Task prompt:
All records, exactly as written, minus the pictures: copy them out.

Records excerpted from a collection:
------------------------------------------------------------------------
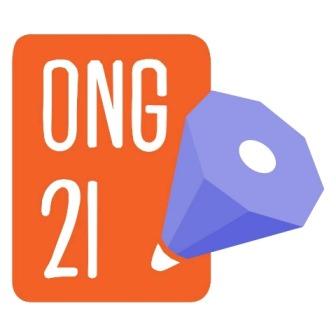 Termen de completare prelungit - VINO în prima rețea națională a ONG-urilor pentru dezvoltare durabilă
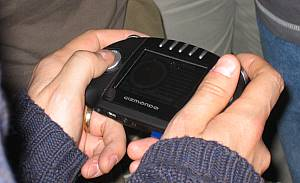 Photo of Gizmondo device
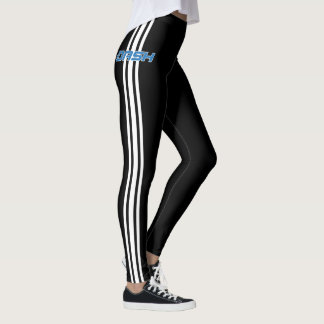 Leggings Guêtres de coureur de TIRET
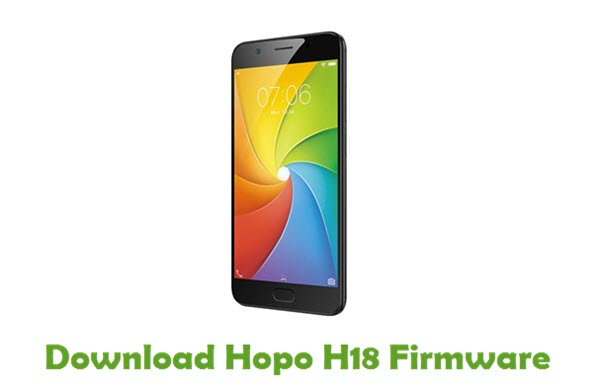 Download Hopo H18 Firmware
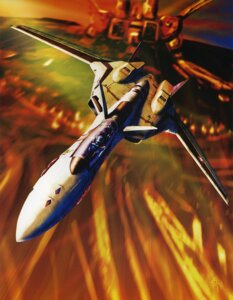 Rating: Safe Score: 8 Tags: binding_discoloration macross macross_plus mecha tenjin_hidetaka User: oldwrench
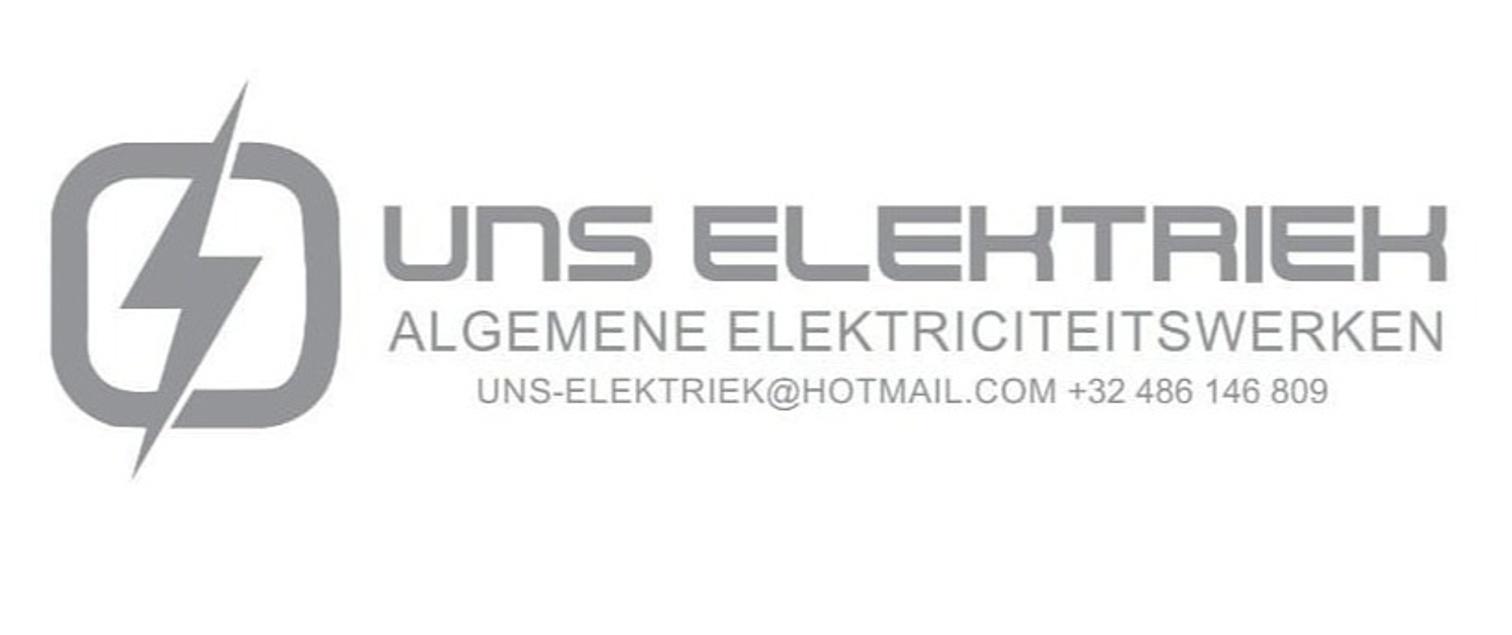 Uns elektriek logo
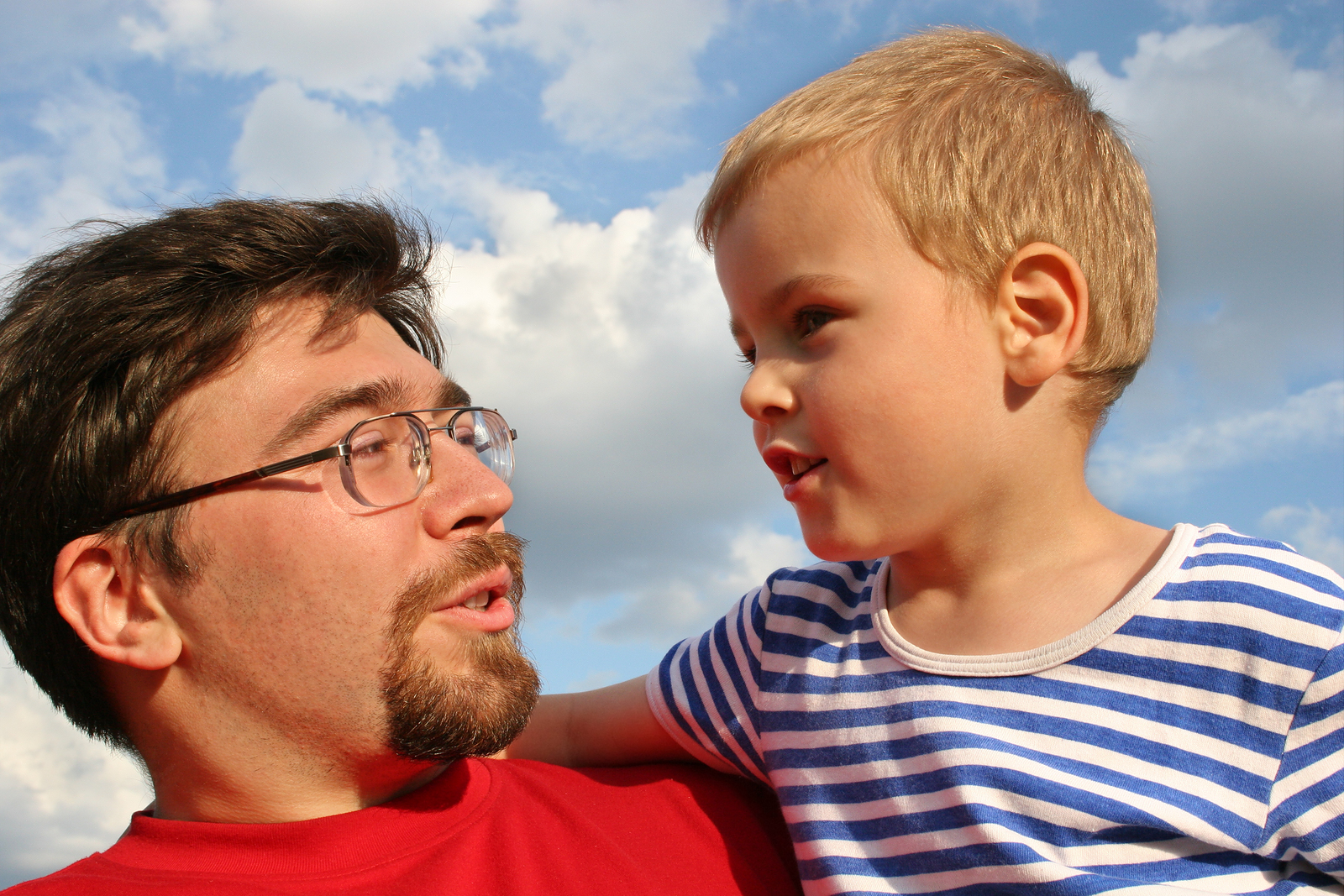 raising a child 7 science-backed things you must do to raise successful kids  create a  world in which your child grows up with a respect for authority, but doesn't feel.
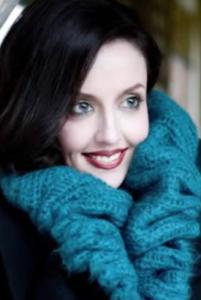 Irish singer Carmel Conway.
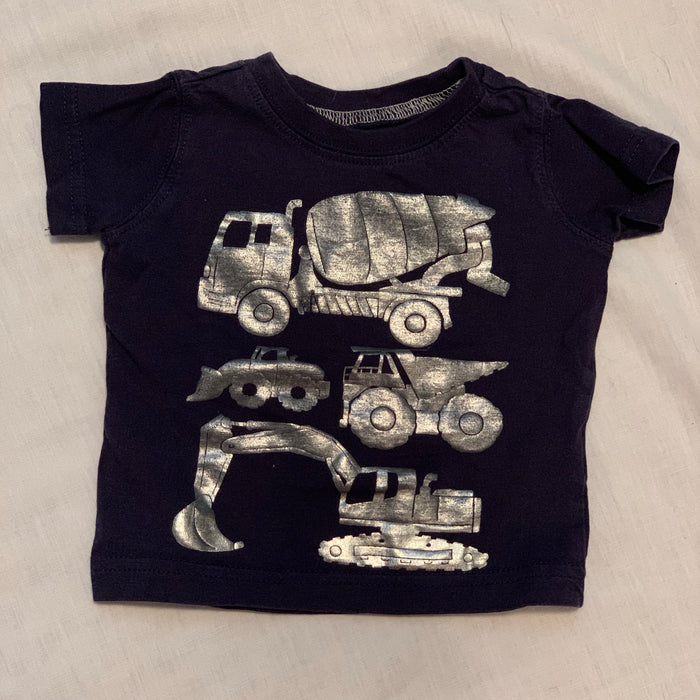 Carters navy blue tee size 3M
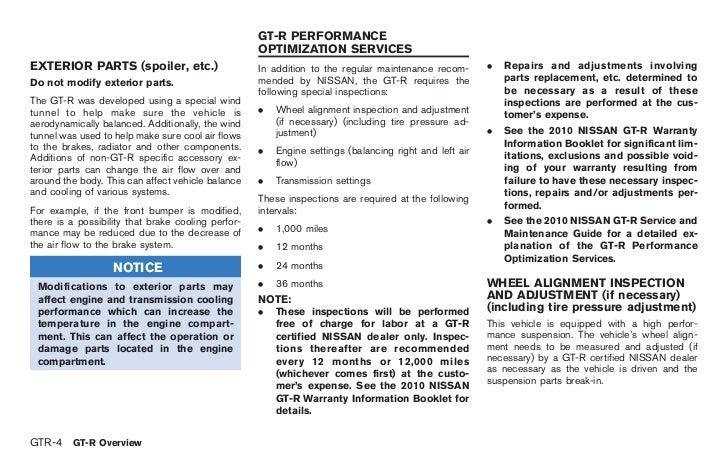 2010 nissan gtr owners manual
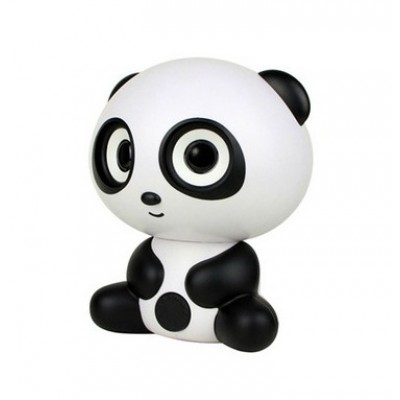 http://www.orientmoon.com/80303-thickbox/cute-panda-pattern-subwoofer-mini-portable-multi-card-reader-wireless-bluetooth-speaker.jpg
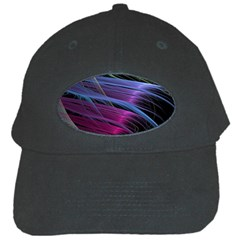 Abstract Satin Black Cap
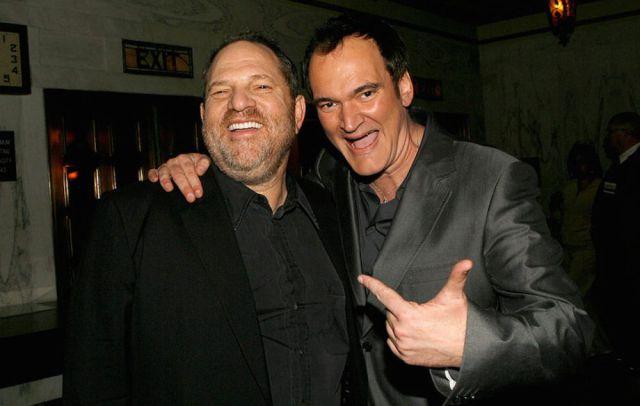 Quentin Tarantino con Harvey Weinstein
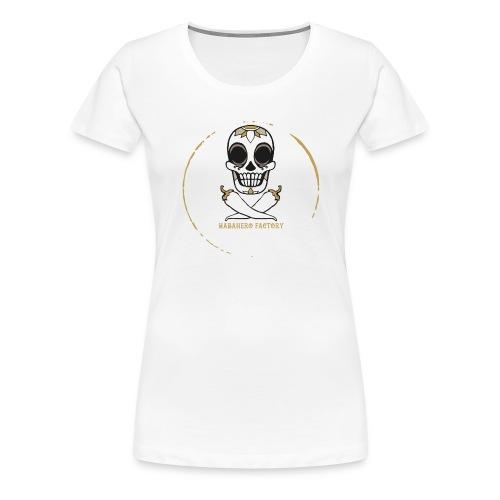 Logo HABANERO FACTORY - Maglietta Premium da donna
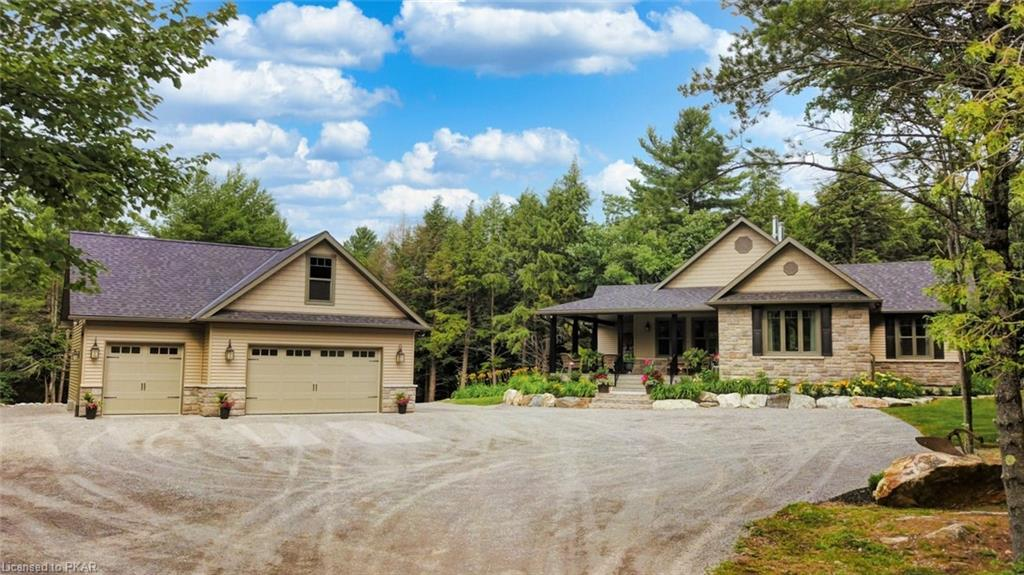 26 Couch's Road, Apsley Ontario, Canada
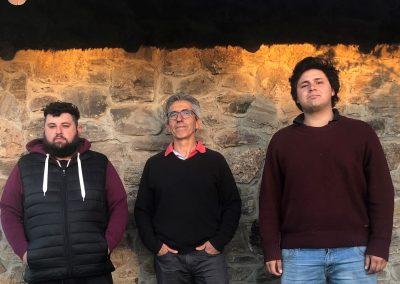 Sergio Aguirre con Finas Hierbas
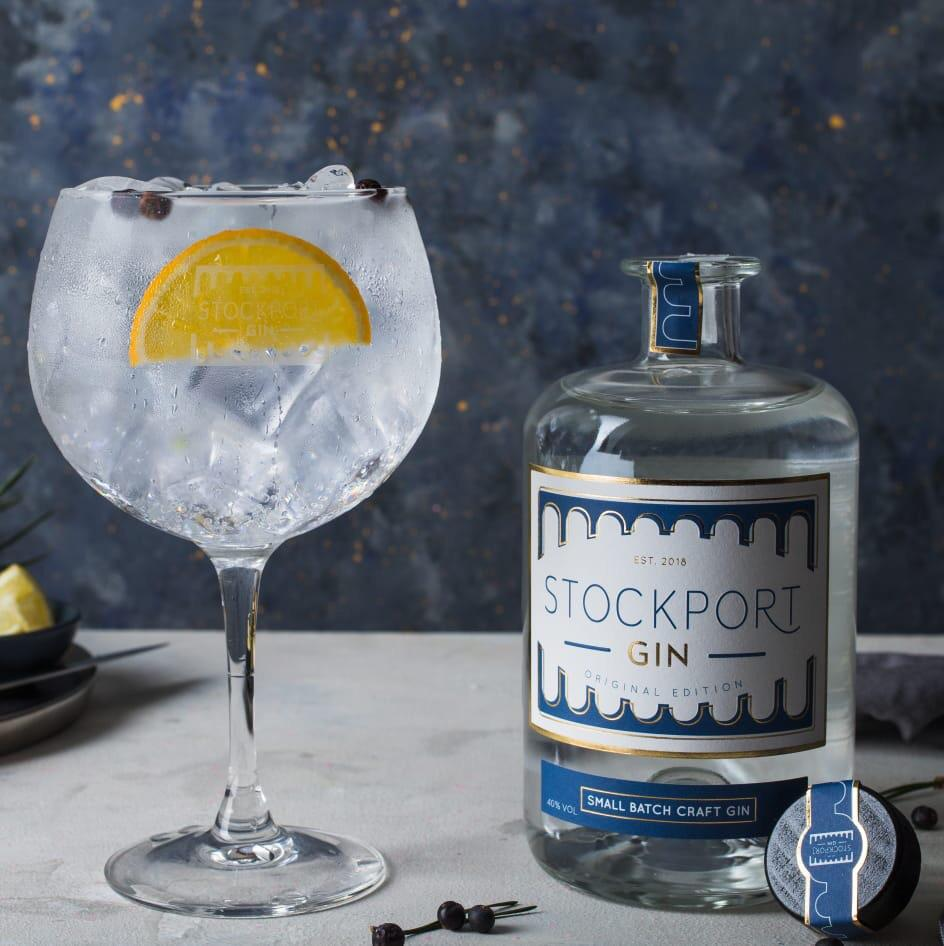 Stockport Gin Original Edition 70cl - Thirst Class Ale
------------------------------------------------------------------------
Response to this exercise:
 Termen de completare prelungit - VINO în prima rețea națională a ONG-urilor pentru dezvoltare durabilă
 Photo of Gizmondo device
 Leggings Guêtres de coureur de TIRET
 Download Hopo H18 Firmware
 Rating: Safe Score: 8 Tags: binding_discoloration macross macross_plus mecha tenjin_hidetaka User: oldwrench
 Uns elektriek logo
 raising a child 7 science-backed things you must do to raise successful kids  create a  world in which your child grows up with a respect for authority, but doesn't feel.
 Irish singer Carmel Conway.
 Carters navy blue tee size 3M
 2010 nissan gtr owners manual
 http://www.orientmoon.com/80303-thickbox/cute-panda-pattern-subwoofer-mini-portable-multi-card-reader-wireless-bluetooth-speaker.jpg
 Abstract Satin Black Cap
 Quentin Tarantino con Harvey Weinstein
 Logo HABANERO FACTORY - Maglietta Premium da donna
 26 Couch's Road, Apsley Ontario, Canada
 Sergio Aguirre con Finas Hierbas
 Stockport Gin Original Edition 70cl - Thirst Class Ale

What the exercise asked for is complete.